[Problem details]: Copy the following lines of data word for word, beginning with the line containing "How long is" and continuing through the line containing "pixel 215 279 →". Leave the pictures out of your copy.
-------- The input --------
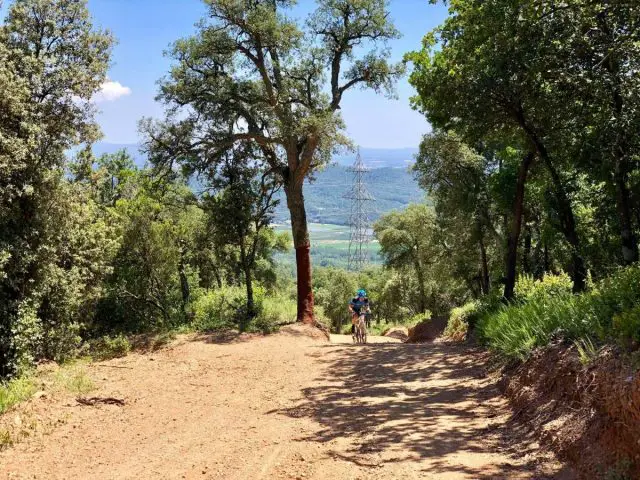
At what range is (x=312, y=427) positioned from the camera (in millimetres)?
6898

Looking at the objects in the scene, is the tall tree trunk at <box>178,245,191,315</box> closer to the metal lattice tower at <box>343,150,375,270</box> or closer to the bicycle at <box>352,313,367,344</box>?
the bicycle at <box>352,313,367,344</box>

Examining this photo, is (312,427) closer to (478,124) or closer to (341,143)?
(478,124)

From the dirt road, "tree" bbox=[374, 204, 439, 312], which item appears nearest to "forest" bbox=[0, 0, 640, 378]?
the dirt road

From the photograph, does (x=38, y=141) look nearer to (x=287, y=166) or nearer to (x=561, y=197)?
(x=287, y=166)

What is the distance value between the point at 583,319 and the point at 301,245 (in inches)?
470

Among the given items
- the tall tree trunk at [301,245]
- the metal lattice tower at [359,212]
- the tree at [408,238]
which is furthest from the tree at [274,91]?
the metal lattice tower at [359,212]

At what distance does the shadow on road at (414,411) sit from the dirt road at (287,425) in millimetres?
19

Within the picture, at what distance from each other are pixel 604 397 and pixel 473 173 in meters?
18.8

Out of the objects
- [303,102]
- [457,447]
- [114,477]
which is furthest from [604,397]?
[303,102]

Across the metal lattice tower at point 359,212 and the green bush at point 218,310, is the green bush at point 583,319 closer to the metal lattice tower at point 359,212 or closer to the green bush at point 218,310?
the green bush at point 218,310

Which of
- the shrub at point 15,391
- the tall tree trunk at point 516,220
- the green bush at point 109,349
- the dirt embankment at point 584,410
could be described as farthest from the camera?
the tall tree trunk at point 516,220

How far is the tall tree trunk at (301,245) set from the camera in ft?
58.0

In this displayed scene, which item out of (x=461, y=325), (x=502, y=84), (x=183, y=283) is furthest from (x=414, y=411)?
(x=183, y=283)

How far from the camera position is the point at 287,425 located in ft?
23.2
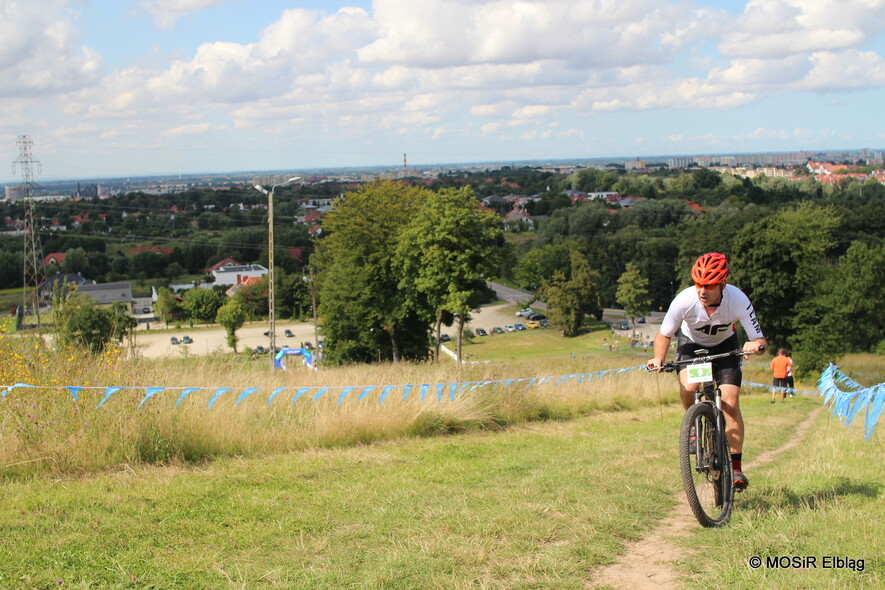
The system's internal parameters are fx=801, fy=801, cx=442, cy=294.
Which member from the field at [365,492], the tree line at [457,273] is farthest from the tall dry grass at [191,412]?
the tree line at [457,273]

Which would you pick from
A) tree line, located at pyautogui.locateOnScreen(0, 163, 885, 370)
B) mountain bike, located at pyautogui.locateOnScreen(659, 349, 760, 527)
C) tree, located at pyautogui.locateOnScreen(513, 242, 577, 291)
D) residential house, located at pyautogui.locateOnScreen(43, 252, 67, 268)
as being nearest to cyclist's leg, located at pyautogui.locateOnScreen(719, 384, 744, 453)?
mountain bike, located at pyautogui.locateOnScreen(659, 349, 760, 527)

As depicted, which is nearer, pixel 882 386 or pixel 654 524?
pixel 654 524

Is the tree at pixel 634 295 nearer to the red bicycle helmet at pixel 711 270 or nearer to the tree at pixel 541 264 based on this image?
the tree at pixel 541 264

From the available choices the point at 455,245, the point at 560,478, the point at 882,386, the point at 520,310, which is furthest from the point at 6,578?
the point at 520,310

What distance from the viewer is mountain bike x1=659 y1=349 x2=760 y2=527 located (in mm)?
5430

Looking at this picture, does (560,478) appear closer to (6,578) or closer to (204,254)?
(6,578)

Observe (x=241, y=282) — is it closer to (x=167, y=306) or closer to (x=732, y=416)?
(x=167, y=306)

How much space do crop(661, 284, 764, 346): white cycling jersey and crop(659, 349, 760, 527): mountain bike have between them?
25 centimetres

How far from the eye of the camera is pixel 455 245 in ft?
136

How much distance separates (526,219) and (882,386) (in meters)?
172

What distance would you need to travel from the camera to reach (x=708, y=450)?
5555 millimetres

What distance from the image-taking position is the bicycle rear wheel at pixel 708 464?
5422 millimetres

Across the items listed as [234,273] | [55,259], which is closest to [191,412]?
[234,273]

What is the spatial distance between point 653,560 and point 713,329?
1847mm
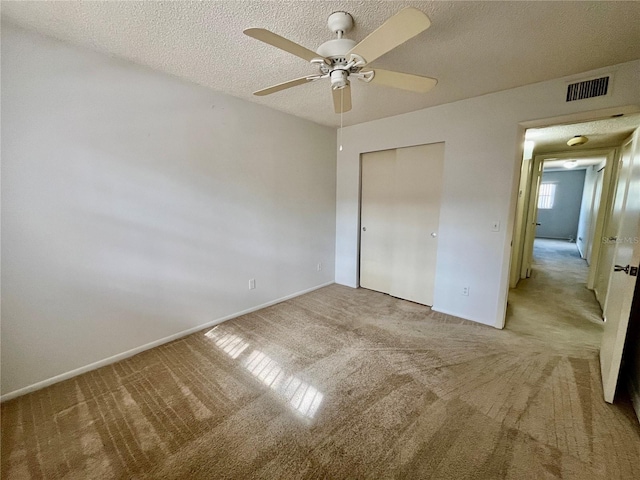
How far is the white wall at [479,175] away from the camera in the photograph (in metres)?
2.48

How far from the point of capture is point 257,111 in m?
2.98

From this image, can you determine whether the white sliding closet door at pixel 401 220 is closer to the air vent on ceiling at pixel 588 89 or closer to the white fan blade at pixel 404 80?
the air vent on ceiling at pixel 588 89

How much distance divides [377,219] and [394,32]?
279cm

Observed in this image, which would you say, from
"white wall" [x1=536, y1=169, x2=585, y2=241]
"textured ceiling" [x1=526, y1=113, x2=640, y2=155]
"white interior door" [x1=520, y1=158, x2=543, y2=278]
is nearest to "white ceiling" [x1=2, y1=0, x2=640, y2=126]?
"textured ceiling" [x1=526, y1=113, x2=640, y2=155]

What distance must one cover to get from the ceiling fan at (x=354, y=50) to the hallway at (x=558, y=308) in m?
2.78

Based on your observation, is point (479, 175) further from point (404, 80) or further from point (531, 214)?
point (531, 214)

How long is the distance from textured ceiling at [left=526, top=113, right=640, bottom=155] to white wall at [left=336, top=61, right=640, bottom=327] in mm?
545

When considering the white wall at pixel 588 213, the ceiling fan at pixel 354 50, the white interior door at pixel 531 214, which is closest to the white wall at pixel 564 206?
the white wall at pixel 588 213

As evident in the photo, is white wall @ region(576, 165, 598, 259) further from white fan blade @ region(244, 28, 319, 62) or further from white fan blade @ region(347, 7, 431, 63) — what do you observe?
white fan blade @ region(244, 28, 319, 62)

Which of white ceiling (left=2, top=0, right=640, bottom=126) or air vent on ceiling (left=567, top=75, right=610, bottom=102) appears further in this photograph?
air vent on ceiling (left=567, top=75, right=610, bottom=102)

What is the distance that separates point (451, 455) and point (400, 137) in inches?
126

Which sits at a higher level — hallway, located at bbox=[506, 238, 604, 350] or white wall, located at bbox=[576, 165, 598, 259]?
white wall, located at bbox=[576, 165, 598, 259]

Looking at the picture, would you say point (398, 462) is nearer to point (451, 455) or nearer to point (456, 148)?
point (451, 455)

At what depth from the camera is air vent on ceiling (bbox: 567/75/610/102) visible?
2102 millimetres
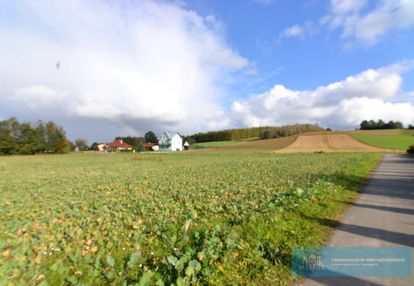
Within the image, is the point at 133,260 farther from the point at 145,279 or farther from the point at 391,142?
the point at 391,142

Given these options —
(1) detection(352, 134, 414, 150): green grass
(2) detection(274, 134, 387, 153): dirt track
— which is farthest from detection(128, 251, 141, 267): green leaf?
(1) detection(352, 134, 414, 150): green grass

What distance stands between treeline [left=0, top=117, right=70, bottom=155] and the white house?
41.2 metres

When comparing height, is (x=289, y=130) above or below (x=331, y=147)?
above

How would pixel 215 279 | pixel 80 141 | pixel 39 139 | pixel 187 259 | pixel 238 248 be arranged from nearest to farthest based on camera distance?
pixel 215 279 → pixel 187 259 → pixel 238 248 → pixel 39 139 → pixel 80 141

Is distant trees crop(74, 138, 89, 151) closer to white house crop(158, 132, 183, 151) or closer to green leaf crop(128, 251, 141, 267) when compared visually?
white house crop(158, 132, 183, 151)

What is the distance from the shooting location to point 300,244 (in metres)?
4.86

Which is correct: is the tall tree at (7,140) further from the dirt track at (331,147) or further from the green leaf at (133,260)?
the green leaf at (133,260)

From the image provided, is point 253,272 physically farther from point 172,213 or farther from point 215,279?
point 172,213

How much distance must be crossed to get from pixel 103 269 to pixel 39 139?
346 ft

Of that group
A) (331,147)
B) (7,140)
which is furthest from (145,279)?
(7,140)

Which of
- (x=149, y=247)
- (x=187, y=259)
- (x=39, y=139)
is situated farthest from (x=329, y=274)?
(x=39, y=139)

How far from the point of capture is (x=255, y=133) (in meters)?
161

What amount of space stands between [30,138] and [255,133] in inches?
4648

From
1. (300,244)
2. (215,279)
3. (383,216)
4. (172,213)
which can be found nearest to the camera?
(215,279)
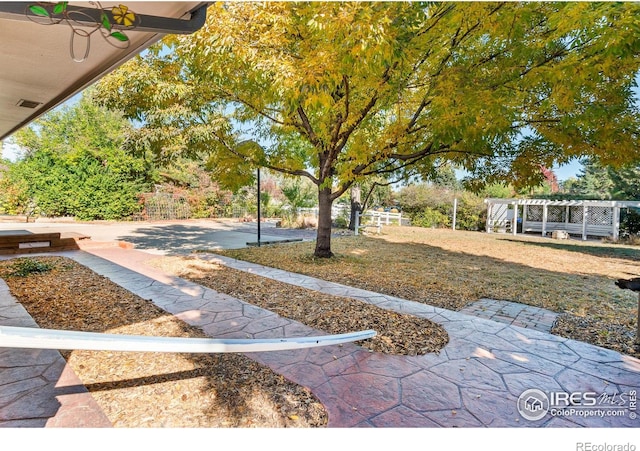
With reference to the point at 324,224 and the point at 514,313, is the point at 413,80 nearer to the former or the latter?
the point at 324,224

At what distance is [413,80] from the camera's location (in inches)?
224

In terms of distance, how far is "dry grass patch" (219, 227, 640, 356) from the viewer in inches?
161

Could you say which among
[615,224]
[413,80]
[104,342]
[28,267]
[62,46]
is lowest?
[28,267]

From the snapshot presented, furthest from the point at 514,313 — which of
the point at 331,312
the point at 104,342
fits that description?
the point at 104,342

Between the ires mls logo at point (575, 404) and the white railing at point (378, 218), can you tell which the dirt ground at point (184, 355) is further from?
the white railing at point (378, 218)

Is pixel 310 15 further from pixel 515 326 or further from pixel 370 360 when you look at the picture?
pixel 515 326

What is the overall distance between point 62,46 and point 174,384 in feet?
8.95

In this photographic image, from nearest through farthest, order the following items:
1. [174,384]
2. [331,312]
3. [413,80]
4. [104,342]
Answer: [104,342]
[174,384]
[331,312]
[413,80]

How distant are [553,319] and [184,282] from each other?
5062 millimetres

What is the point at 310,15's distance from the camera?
13.9 feet

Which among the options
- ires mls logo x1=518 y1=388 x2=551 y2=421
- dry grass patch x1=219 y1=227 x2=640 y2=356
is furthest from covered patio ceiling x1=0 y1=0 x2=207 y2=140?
dry grass patch x1=219 y1=227 x2=640 y2=356

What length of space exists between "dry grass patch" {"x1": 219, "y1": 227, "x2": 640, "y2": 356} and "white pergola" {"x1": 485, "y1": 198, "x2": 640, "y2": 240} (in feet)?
18.3
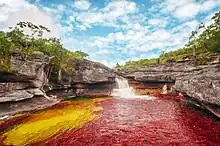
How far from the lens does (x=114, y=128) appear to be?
22828mm

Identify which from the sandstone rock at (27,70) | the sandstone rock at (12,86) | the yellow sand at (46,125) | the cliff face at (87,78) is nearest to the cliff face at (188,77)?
the cliff face at (87,78)

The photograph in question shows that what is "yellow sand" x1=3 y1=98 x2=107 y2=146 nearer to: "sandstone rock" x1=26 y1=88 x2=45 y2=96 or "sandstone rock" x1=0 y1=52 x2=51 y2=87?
"sandstone rock" x1=26 y1=88 x2=45 y2=96

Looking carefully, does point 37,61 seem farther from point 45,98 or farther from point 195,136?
point 195,136

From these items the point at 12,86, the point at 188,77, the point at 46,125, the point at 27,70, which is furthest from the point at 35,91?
the point at 188,77

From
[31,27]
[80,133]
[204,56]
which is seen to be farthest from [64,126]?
[204,56]

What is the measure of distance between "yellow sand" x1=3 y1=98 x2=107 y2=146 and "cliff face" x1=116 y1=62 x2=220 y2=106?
38.8ft

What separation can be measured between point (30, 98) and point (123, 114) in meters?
14.4

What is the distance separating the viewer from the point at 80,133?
21562 mm

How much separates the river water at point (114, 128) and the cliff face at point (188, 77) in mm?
2713

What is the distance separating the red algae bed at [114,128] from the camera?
19062 millimetres

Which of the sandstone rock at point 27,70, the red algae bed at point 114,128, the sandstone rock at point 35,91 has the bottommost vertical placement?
the red algae bed at point 114,128

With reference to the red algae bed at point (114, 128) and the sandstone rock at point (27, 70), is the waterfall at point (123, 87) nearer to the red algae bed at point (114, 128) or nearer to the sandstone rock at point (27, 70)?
the sandstone rock at point (27, 70)

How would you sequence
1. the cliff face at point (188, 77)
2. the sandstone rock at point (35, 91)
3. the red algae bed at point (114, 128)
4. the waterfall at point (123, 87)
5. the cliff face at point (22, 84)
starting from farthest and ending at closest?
the waterfall at point (123, 87), the sandstone rock at point (35, 91), the cliff face at point (22, 84), the cliff face at point (188, 77), the red algae bed at point (114, 128)

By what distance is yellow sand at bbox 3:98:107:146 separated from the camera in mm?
20406
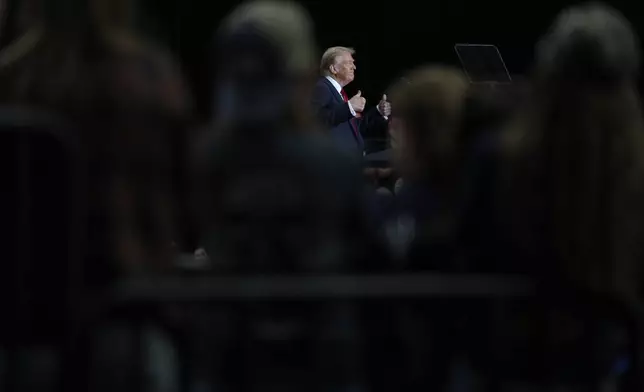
--------
[Answer for the task]:
How long is the distance from textured ceiling at [left=526, top=113, right=640, bottom=155] to white wall at [left=336, top=61, right=640, bottom=327] in mm?
545

When considering the white wall at pixel 588 213, the ceiling fan at pixel 354 50, the white interior door at pixel 531 214, which is closest to the white wall at pixel 564 206?
the white wall at pixel 588 213

As evident in the photo, is white wall @ region(576, 165, 598, 259) further from white fan blade @ region(244, 28, 319, 62) or further from white fan blade @ region(347, 7, 431, 63) — what do you observe?
white fan blade @ region(244, 28, 319, 62)

Which of white ceiling (left=2, top=0, right=640, bottom=126) or air vent on ceiling (left=567, top=75, right=610, bottom=102) appears further in this photograph?
air vent on ceiling (left=567, top=75, right=610, bottom=102)

What is the distance that separates point (451, 455) and point (400, 137) in inches?
126

Which sits at a higher level — hallway, located at bbox=[506, 238, 604, 350] or white wall, located at bbox=[576, 165, 598, 259]?
white wall, located at bbox=[576, 165, 598, 259]

Looking at the picture, would you say point (398, 462) is nearer to point (451, 455) or nearer to point (456, 148)?
point (451, 455)

At what depth from the camera is air vent on ceiling (bbox: 567/75/610/102) visible?
2102 millimetres
Within the image, is the point at 133,260 farther from the point at 145,279 or farther from the point at 391,142?
the point at 391,142

Given these options —
(1) detection(352, 134, 414, 150): green grass
(2) detection(274, 134, 387, 153): dirt track
— which is farthest from detection(128, 251, 141, 267): green leaf?
(1) detection(352, 134, 414, 150): green grass

What distance stands between treeline [left=0, top=117, right=70, bottom=155] and the white house?
41.2 metres

When comparing height, is (x=289, y=130) above or below (x=331, y=147)?
above

How would pixel 215 279 | pixel 80 141 | pixel 39 139 | pixel 187 259 | pixel 238 248 be arranged from nearest to farthest based on camera distance?
pixel 215 279 → pixel 187 259 → pixel 238 248 → pixel 39 139 → pixel 80 141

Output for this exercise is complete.